Don't even get me started on the dumpster fire that is Jira.


We 100% have had issues with larger repo's in the past while we were still hosted on a stand-alone data centre. Since finishing our migration to AWS ~12 months ago, all stability and performance metrics are substantially improved.

https://bitbucket.org/blog/bitbucket-cloud-has-landed-in-aws

Full disclosure, we do still have some work to do in terms of supporting very large repo's (>10GB non-LFS) - but those scenarios are still handled relatively gracefully.


Yep


Bitbucket was reasonably good 8 years ago, but they have progressively fallen further and further behind.

I've seen lots of companies move away from their stack over the last few years.

The UI is a dog slow , bloated mess of Javascript and is unusable on big PRs, and that's just the most obvious flaw.

I personally would not recommend it.


Just an FYI - we (Bitbucket cloud) recently shipped changes to the PR experience (rebuilt the PR diffing algorithm) which has increased the speed by ~95%.

100% aware we still have a way to go on performance, but we're literally orders of magnitude faster than even 12 months ago, with another order of magnitude on the cards this year, especially for larger customers (250+ users).


Can you please share why you don’t have a file list on a left panel (like in IntelliJ, Windows Explorer or even Bitbucket DC) while reviewing PRs? Do stats show that people prefer to be shown a long diff with a tiny tab on the top-right that shows the list of files?

Wouldn’t that be a UX worth improving? (For us, we’ve attempted the move 3 times, but developers keep rejecting BBCloud because of the annoying UI - mostly the missing treeview to navigate files).


To be 100% honest - I don't have an answer for you on that. My teams focus primarily on CI/CD and the new extensibility tooling we're building (allowing customers to basically add their own features specific to their use-cases, like the plugin system for Server, but simpler).

If you shoot me an email I can connect you with the PM who manages the PR experience directly - they're doing a lot of design work in this space and would be really keen to talk.

emunday@atlassian.com


100% of private discussions with Atlassian are met with no resolution.

APIs are shit.

Confluence Cloud is shit.

Forge is shit.

Connect is shit.

“Contact us privately” => No thank you.


Hey I'm happy to have a public conversation about our API's and Forge as they're what I know about.

Can you give some specific examples of issues with those (in the context of Bitbucket?). ~1/4 of my teams are working in that space at the moment.


You still don't have basic features like Syntax Highlighting in Diffs.

Yes yes, you are promising it soon in an Experimental Labs release, but it's been 11 years. It's laughable and who knows if that will tank performance again.

You had a solid PR tool on bitbucket server and somehow took that and made it 100x worse on Bitbucket Cloud. The File picker and the way you navigated between files with keyboard shortcuts were GREAT.

Bitbucket Cloud is just a copy of a really old version of the Github PR viewer, but with a lot more problems and no updates.

....................

**EXERCISE OBJECTIVE**:
Answer these about the Bitbucket discussion:
1. About how long ago did Bitbucket Cloud finish its migration to AWS?
2. By roughly what percentage did the rebuilt PR diffing algorithm increase speed?
3. How many times has one commenter's organization attempted the move to Bitbucket Cloud?
The listing that comes next is separate material and has no connection to the Bitbucket discussion.

**RECORDS SHOWN**:
....................

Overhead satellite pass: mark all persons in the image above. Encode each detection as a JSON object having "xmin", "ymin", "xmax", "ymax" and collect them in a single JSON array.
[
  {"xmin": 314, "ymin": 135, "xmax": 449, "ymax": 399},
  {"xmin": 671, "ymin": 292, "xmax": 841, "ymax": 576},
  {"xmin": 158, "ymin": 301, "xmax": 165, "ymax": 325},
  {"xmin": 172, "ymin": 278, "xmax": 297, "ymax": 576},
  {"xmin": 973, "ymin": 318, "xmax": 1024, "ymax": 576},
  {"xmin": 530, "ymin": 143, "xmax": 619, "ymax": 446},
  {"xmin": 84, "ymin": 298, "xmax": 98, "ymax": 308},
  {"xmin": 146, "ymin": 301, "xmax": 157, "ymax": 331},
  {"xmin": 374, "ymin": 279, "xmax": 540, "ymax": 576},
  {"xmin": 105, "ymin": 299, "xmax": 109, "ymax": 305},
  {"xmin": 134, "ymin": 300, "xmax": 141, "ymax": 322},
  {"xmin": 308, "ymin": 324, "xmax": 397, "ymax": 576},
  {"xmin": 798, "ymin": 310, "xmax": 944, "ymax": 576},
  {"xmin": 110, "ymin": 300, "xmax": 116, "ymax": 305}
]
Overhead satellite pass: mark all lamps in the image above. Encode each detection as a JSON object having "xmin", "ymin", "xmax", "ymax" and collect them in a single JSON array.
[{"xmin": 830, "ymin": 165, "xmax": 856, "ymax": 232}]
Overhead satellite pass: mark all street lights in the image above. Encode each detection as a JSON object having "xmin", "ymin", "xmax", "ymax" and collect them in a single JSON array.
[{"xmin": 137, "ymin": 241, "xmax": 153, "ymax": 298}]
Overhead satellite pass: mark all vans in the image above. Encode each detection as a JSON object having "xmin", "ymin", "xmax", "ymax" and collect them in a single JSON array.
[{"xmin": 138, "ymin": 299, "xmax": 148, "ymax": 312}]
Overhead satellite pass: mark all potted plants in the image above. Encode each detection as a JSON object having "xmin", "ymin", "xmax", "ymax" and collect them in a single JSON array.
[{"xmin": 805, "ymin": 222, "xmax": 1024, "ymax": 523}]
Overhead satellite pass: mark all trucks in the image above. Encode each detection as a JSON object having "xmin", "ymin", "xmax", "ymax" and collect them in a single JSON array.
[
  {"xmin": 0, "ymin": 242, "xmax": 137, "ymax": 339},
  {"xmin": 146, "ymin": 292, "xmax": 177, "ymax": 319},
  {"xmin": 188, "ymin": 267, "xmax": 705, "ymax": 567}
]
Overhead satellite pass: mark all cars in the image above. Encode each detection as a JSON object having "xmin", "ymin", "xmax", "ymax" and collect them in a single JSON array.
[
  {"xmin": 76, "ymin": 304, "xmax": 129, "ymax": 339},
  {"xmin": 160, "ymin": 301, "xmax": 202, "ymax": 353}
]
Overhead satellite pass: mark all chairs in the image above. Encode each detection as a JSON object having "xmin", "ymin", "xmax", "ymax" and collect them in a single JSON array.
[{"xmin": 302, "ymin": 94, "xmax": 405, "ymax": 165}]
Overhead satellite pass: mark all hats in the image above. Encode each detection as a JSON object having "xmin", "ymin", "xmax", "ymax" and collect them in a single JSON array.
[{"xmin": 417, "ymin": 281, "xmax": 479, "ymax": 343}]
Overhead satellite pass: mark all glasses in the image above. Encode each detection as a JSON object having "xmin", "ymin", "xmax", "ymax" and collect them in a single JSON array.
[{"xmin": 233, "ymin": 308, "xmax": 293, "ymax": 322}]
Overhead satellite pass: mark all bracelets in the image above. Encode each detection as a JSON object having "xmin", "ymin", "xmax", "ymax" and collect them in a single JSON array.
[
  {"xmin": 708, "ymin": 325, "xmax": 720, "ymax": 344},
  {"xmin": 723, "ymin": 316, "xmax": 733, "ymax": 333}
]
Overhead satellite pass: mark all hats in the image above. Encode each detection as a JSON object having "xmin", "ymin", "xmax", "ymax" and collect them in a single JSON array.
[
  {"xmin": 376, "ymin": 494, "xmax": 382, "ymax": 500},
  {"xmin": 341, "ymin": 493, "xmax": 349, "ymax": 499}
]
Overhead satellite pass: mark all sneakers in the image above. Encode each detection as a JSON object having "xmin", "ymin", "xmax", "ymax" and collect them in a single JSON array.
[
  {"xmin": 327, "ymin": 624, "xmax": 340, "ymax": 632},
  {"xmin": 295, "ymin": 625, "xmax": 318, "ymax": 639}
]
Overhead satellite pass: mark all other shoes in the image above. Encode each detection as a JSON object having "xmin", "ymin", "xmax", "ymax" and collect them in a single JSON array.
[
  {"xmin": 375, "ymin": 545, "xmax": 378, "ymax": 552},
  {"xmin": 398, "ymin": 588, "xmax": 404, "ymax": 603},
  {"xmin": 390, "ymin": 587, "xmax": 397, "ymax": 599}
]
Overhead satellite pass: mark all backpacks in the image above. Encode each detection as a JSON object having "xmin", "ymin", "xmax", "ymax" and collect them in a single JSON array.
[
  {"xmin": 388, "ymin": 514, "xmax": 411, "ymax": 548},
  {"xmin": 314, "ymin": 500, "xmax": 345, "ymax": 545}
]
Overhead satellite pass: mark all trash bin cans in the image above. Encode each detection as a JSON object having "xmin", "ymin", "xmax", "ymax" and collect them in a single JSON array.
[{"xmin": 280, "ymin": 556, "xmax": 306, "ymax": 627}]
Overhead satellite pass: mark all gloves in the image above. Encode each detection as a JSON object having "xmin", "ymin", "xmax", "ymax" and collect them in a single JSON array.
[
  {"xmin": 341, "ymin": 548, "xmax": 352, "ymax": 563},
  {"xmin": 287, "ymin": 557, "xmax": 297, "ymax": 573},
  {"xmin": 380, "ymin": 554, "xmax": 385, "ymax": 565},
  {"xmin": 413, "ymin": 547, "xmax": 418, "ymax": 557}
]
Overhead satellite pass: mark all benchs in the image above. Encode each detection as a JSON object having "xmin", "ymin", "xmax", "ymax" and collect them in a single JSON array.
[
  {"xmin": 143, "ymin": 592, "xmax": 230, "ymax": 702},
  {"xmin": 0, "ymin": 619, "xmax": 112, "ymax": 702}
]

....................

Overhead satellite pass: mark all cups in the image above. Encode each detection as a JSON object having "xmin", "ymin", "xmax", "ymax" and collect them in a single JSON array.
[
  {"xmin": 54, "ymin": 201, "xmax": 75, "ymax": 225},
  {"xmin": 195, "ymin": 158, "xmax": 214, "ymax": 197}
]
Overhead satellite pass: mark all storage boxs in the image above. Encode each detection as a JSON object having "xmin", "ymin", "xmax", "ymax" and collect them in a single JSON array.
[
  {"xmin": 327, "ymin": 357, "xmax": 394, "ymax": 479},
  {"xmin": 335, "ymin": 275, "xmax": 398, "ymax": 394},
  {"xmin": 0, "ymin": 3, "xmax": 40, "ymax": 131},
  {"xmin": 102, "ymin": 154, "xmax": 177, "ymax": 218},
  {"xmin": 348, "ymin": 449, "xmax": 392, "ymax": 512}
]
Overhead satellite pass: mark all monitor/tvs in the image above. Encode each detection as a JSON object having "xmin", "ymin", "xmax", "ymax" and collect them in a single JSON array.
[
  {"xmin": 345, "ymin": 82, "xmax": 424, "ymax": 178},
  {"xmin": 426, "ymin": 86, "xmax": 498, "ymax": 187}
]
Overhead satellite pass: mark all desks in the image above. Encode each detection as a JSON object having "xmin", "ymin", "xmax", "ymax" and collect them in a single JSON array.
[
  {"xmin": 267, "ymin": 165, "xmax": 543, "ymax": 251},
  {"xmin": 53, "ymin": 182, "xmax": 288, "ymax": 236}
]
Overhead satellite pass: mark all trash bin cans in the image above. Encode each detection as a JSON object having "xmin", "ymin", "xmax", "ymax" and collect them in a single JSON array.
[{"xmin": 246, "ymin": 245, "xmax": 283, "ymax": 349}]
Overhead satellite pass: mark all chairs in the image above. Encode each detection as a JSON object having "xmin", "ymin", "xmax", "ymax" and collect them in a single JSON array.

....................

**RESULT OF THIS TASK**:
1. About 12 months ago.
2. About 95%.
3. Three times.